A statue of Indian independence leader Mahatma Gandhi was unveiled on Saturday (March 14) in London’s Parliament Square, a place packed mostly with monuments to men who served the British Empire that Gandhi helped destroy.
“Nations transcend bitterness and acrimony. In Parliament Square, there is also a statue of Sir Winston Churchill, arguably the man who opposed Gandhi most resolutely. Some would detect an irony in the great prime minister sharing a public space with the man he once described as a half-naked fakir,” said Indian Finance Minister Arun Jaitley who was in London on a two-day visit.
Churchill famously called Gandhi “a seditious Middle Temple lawyer, now posing as a fakir of a type well known in the east, striding half-naked up the steps of the Vice-regal palace.”

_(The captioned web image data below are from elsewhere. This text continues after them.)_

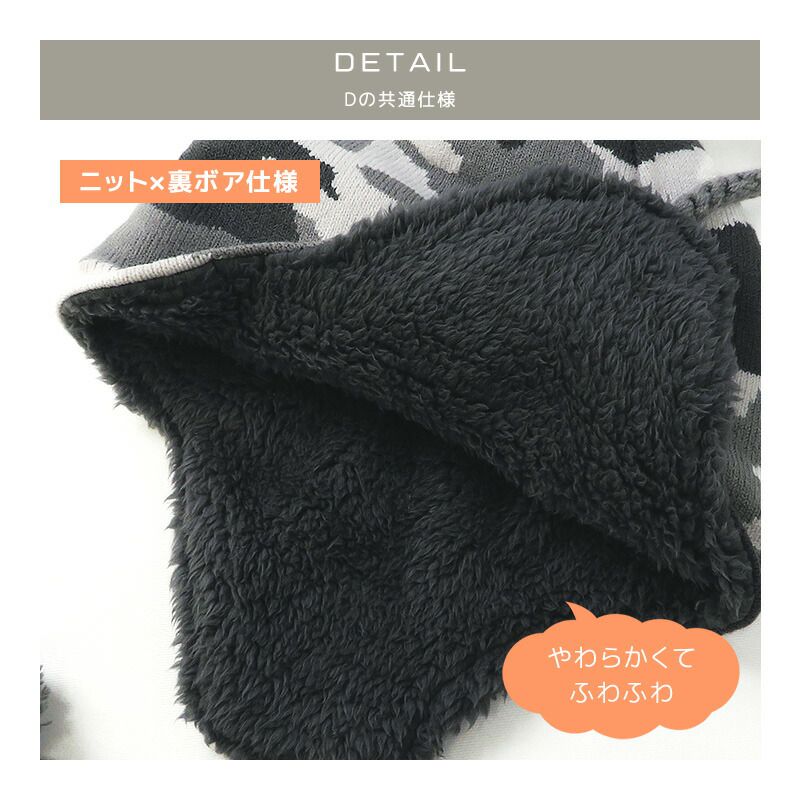 日本 ZOOLAND - 防寒刷毛針織保暖帽-迷彩-淺灰 (頭圍50~54cm)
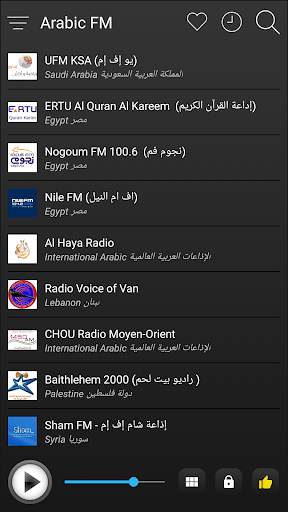 Arabic Radio Stations Online - Arabic FM AM Music screenshot 4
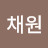 @방채원-z3d
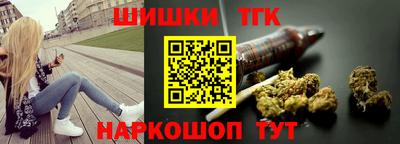 мдма Будённовск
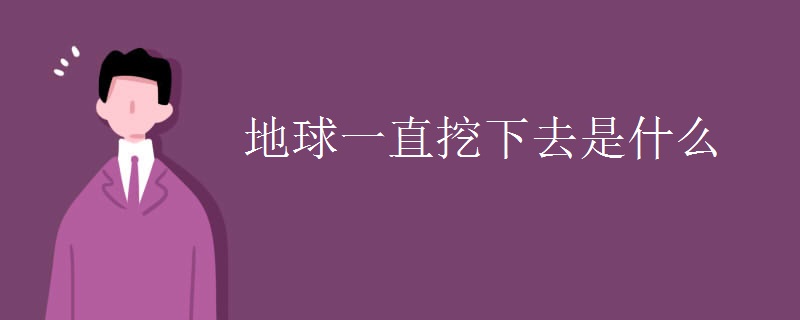 地球一直挖下去是什么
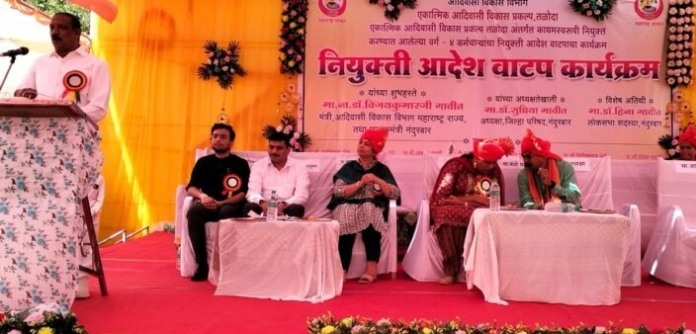 trible-ashramshala-645-employees-government-service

But almost seven decades after India won independence from Britain in 1947, thanks in a large part to Gandhi’s peaceful civil disobedience campaign, relations between the two countries are strong, with both keen to boost economic ties.
Indian Finance Minister Arun Jaitley unveiled the nine-foot-tall statue opposite the British parliament, marking the 100th anniversary of Gandhi’s return to India from South Africa to start the struggle for self rule.
British Prime Minister David Cameron said the bronze statue, made by British sculptor Philip Jackson, was inspired by Gandhi’s visit to the residence of the British prime minister.
“The image of Gandhi we see today is based on a picture of him on the steps of Downing Street in 1931. On that same visit, he also went to see King George the fifth. Arriving bare-chested in his dhoti, and marching ahead with his stick, Gandhi was asked if he felt underdressed. And he replied, ‘The king is dressed for both of us.’,” said Cameron.
Although the square is mostly filled with statues of former British prime ministers, Gandhi has been placed close to monuments of former U.S. President Abraham Lincoln and South African President Nelson Mandela.